*REQUIRED WORK:* Pick out each line in the records below that contains the word "white" and copy those lines. Case matters.
━━━━━ RECORDS SUPPLIED
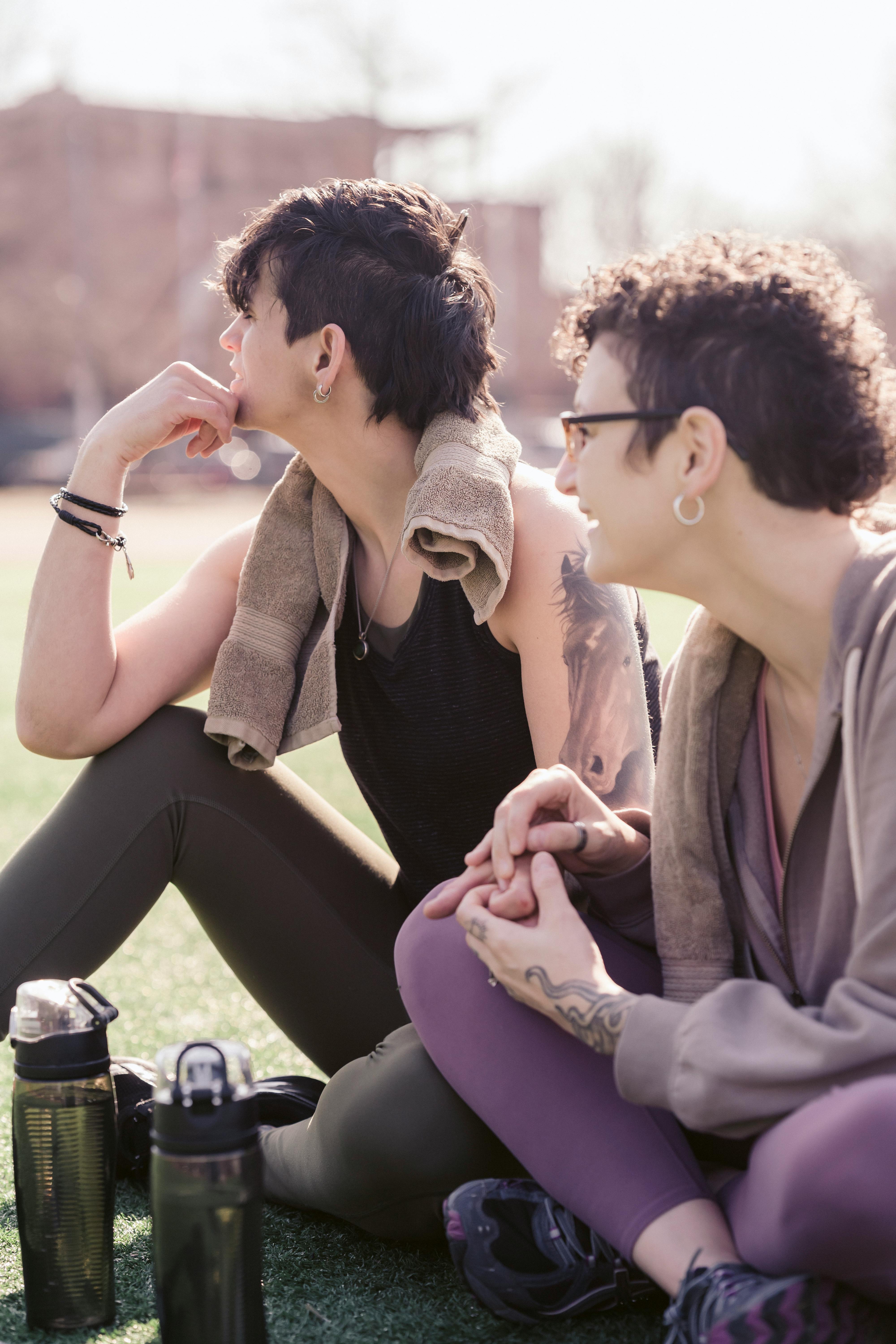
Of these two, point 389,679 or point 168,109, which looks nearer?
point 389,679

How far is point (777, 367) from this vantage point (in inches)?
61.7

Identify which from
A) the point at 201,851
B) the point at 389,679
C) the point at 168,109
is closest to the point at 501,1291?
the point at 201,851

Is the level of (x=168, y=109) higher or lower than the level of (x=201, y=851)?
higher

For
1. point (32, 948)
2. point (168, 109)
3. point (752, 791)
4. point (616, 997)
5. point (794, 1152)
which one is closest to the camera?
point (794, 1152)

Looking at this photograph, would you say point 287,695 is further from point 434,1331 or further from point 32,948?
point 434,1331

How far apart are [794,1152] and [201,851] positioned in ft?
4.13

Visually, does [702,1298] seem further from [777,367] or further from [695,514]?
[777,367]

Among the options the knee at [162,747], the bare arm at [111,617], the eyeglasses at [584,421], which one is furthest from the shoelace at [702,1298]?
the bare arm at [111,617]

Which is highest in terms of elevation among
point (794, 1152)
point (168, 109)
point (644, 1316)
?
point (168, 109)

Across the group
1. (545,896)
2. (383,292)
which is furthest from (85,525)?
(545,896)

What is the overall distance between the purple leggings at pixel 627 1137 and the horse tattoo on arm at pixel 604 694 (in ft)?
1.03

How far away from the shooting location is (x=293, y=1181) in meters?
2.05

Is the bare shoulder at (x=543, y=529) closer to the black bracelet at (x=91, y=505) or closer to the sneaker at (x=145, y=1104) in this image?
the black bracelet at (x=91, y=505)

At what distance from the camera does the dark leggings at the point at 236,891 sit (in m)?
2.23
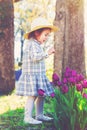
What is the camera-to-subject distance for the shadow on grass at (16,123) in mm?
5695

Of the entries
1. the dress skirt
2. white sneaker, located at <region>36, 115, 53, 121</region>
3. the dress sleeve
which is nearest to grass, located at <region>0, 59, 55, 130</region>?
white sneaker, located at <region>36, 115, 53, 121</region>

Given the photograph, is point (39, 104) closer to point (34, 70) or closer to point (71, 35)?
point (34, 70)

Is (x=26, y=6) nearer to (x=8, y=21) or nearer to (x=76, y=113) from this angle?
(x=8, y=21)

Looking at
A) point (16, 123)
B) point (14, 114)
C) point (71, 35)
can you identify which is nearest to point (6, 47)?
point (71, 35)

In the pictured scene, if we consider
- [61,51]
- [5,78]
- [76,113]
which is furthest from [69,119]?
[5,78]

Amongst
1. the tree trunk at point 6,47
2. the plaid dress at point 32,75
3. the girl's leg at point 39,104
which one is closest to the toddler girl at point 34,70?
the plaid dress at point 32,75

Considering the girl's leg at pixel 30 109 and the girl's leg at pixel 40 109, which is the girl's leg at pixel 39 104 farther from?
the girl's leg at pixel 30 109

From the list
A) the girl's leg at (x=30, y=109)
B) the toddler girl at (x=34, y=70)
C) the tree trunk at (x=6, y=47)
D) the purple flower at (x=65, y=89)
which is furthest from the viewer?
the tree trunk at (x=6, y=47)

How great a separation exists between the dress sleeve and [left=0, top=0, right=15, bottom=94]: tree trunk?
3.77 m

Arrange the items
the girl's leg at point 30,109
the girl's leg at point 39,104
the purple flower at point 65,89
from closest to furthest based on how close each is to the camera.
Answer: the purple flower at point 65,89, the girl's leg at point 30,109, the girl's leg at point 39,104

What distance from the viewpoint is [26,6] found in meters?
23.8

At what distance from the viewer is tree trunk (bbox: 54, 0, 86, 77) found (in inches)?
━━━━━━━━━━
━━━━━ RECORDS SUPPLIED
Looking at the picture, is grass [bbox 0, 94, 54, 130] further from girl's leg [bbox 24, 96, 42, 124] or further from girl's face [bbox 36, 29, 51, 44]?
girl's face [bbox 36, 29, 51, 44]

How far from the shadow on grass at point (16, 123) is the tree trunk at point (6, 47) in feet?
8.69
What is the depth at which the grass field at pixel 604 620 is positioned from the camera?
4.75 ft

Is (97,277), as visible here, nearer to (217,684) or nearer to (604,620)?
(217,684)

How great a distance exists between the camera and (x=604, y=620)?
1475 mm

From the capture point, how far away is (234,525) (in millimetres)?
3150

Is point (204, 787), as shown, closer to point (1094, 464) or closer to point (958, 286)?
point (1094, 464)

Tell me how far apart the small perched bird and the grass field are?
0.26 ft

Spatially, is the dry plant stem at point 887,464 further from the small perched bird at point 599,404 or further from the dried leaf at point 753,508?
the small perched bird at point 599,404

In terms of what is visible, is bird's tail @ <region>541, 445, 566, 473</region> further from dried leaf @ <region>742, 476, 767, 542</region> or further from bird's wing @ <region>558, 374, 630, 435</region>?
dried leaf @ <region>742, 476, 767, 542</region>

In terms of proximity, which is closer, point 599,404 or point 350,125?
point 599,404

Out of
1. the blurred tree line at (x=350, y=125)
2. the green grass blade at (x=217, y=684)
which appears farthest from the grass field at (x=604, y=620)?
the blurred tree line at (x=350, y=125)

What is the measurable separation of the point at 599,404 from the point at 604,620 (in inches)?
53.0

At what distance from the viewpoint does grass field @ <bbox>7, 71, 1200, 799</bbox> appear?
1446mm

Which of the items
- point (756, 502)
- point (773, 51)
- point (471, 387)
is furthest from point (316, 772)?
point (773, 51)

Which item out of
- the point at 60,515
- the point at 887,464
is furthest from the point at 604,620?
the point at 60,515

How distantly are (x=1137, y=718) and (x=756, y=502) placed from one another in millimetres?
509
━━━━━━━━━━
━━━━━ RECORDS SUPPLIED
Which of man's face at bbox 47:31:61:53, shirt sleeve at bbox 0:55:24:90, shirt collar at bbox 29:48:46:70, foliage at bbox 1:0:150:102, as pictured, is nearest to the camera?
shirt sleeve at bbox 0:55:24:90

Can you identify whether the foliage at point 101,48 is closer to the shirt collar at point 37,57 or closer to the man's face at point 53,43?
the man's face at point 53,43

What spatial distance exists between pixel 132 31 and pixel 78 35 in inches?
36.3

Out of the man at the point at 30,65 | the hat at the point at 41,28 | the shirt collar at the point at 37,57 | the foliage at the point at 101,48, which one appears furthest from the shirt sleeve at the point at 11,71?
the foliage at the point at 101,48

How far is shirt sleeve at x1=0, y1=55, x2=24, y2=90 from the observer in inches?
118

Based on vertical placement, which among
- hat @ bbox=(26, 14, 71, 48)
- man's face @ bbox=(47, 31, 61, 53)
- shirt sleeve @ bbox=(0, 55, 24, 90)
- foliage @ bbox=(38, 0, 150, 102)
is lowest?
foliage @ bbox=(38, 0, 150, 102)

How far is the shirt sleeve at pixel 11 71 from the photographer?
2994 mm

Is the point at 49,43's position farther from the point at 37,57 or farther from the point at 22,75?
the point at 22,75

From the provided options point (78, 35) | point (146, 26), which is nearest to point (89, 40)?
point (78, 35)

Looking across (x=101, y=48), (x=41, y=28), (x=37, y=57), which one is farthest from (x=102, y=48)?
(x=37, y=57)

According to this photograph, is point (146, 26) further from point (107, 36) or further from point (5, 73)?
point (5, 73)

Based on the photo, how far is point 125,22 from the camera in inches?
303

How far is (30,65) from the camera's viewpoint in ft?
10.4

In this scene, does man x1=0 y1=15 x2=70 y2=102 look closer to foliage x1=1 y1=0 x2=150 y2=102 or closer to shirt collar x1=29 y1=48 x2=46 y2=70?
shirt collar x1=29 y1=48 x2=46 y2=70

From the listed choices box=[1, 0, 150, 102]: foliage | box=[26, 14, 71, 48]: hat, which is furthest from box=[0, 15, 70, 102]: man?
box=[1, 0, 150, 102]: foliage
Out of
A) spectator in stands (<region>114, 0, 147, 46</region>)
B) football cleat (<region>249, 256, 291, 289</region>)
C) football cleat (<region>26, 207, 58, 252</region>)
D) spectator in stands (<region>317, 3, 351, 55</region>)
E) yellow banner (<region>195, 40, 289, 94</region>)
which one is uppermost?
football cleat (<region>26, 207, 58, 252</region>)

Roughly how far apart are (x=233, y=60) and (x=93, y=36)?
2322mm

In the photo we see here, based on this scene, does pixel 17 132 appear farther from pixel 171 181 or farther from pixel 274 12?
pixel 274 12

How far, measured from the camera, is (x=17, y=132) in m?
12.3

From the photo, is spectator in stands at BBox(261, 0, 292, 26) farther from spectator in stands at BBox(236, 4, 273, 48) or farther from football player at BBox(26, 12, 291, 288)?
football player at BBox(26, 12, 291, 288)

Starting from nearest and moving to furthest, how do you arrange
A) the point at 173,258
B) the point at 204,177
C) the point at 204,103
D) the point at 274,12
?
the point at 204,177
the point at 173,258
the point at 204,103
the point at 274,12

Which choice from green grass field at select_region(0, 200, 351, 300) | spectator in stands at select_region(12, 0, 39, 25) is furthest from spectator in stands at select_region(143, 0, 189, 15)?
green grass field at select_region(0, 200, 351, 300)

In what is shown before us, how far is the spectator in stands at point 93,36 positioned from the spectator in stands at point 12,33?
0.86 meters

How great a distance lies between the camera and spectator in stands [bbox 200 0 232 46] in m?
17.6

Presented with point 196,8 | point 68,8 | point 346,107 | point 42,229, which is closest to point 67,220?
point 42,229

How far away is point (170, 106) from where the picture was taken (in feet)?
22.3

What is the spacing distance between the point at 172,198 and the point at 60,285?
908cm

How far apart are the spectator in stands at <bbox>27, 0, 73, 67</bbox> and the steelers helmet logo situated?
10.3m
━━━━━━━━━━
*IN RESPONSE:*
2. white sneaker, located at <region>36, 115, 53, 121</region>
white sneaker, located at <region>36, 115, 53, 121</region>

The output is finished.